§ Reading passage:
** Start **

By Nicole Goodkind, CNN Business

Most investors don’t lose an $11 billion bet and walk away unscathed, but a Chinese metal tycoon known as “Big Shot” has done exactly that.

Xiang Guangda made a massive bet over the past few years that the price of nickel would fall, but in March of this year, futures for the metal shot up 250%, a jump that could have bankrupted him and his metals company, Tsingshan Holding Group, the world’s largest nickel producer. Now he’s walking away with little damage, even as other stakeholders are still picking up the pieces of the fallout.

At its peak, Xiang’s stake was equivalent to about one eighth of all of the outstanding nickel contracts in the market: Between 2020 and 2021 he accumulated 30,000 tons of the metal in a short position on the London Metal Exchange, and another 120,000 tons were held in over-the-counter trades with banks including JPMorgan, BNP Paribas, Standard Chartered and United Overseas Bank. Over-the-counter transactions are made directly between two parties without the supervision of an exchange.

** End **

§ Problem to work on: Please copy out the full article about the nickel bet, word for word.

§ Material provided:
** Start **

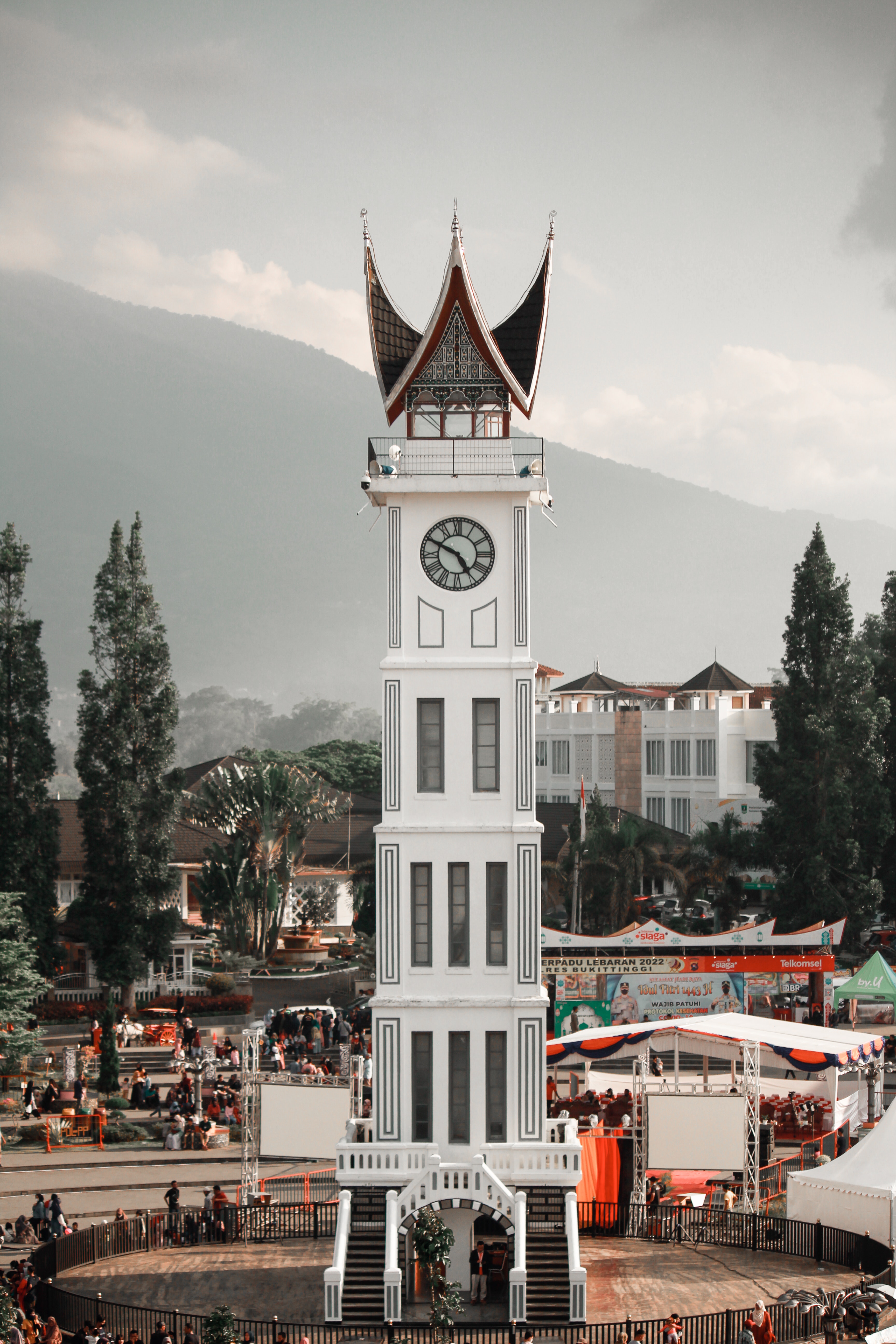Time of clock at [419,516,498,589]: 4:49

** End **

§ Written reply:
By Nicole Goodkind, CNN Business

Most investors don’t lose an $11 billion bet and walk away unscathed, but a Chinese metal tycoon known as “Big Shot” has done exactly that.

Xiang Guangda made a massive bet over the past few years that the price of nickel would fall, but in March of this year, futures for the metal shot up 250%, a jump that could have bankrupted him and his metals company, Tsingshan Holding Group, the world’s largest nickel producer. Now he’s walking away with little damage, even as other stakeholders are still picking up the pieces of the fallout.

At its peak, Xiang’s stake was equivalent to about one eighth of all of the outstanding nickel contracts in the market: Between 2020 and 2021 he accumulated 30,000 tons of the metal in a short position on the London Metal Exchange, and another 120,000 tons were held in over-the-counter trades with banks including JPMorgan, BNP Paribas, Standard Chartered and United Overseas Bank. Over-the-counter transactions are made directly between two parties without the supervision of an exchange.